AstraZeneca continues to advance selumetinib in two registration trials: ASTRA in patients with differentiated thyroid cancer and a registration trial in patients with neurofibromatosis type 1 (NF1). Top-line results from both trials are expected in 2017. Last summer, interim results from a Phase 1 trial in children and young adults with NF1 and plexiform neurofibromas (PNs) were presented at the Children's Tumor Foundation NF conference. NF is a genetic disorder that can cause typically non-malignant tumors, or PNs, to grow on nerves throughout the body. These tumors can be very disfiguring, painful and disabling. Most tumors are inoperable, while some patients undergo, often repeated surgical procedures. NF1 also causes a number of other health issues, including deafness, blindness, learning disabilities, bone abnormalities and sometimes cancer. PNs exhibit the most rapid growth in young children, and therefore early intervention in children with growing PNs may result in the greatest clinical benefit. NF1, which appears in approximately one in 3,000 people, or 100,000 in the United States, has no cure. In the study, 66% (16 of 24) of patients treated with selumetinib achieved a partial response (defined in this disease by a 20% reduction in tumor size) and all patients remained on study with a median of 18 cycles (1 cycle = 28 days, range, 6-43). Improvement in function, and reduction in PN-related pain and disfigurement were also observed. The most frequent adverse events were acneiform rash, increased creatine kinase and gastrointestinal effects. Consistent volume decreases of large PNs had not been reported in prior studies with other therapies. Array continues to be entitled to potential future development milestone payments and royalties on product sales for the selumetinib program.

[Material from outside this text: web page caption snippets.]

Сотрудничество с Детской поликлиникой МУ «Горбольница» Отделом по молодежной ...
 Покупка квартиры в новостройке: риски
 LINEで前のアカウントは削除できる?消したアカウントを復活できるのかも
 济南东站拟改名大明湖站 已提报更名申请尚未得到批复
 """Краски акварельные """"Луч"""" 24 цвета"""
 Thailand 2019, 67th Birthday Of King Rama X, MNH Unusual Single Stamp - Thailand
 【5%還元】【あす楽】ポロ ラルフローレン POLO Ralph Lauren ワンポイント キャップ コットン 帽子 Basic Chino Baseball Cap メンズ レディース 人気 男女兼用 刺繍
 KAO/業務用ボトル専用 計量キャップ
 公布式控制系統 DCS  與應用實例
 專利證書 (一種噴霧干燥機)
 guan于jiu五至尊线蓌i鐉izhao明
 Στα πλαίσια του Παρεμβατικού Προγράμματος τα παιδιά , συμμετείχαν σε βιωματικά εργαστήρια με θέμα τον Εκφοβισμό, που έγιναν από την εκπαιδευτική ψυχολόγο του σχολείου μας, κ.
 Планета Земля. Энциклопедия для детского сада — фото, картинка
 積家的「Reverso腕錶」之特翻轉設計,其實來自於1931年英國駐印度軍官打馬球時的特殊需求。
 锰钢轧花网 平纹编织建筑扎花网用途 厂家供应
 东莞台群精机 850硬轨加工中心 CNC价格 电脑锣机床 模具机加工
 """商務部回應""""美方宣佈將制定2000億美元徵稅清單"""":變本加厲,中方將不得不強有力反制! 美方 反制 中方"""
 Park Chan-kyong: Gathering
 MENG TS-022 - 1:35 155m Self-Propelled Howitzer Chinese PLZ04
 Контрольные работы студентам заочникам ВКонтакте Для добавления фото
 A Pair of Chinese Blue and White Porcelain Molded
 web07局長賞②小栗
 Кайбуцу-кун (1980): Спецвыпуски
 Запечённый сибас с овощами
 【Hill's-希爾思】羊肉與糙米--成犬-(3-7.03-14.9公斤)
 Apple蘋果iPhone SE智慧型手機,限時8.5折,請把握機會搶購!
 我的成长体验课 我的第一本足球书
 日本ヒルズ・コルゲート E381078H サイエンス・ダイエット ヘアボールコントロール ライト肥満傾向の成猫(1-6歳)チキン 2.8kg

Additionally, in March 2016 we initiated a preclinical, Asia-focused, inflammation and pain program with Asahi Kasei to advance select TrkA inhibitors, including Array-invented ARRY-954. Importantly, Array retains exclusive rights for all compounds for all indications outside of Asia.


We ended fiscal 2016 with $130 million in cash, cash equivalents, marketable securities and accounts receivable net of related reimbursable payables.

We are pleased with the progress we have made over the course of the year and are confident in our ability to continue to drive value for shareholders. We are incredibly grateful to the patients, clinicians, collaborators, employees and shareholders who have contributed to our progress and who will continue to help us succeed.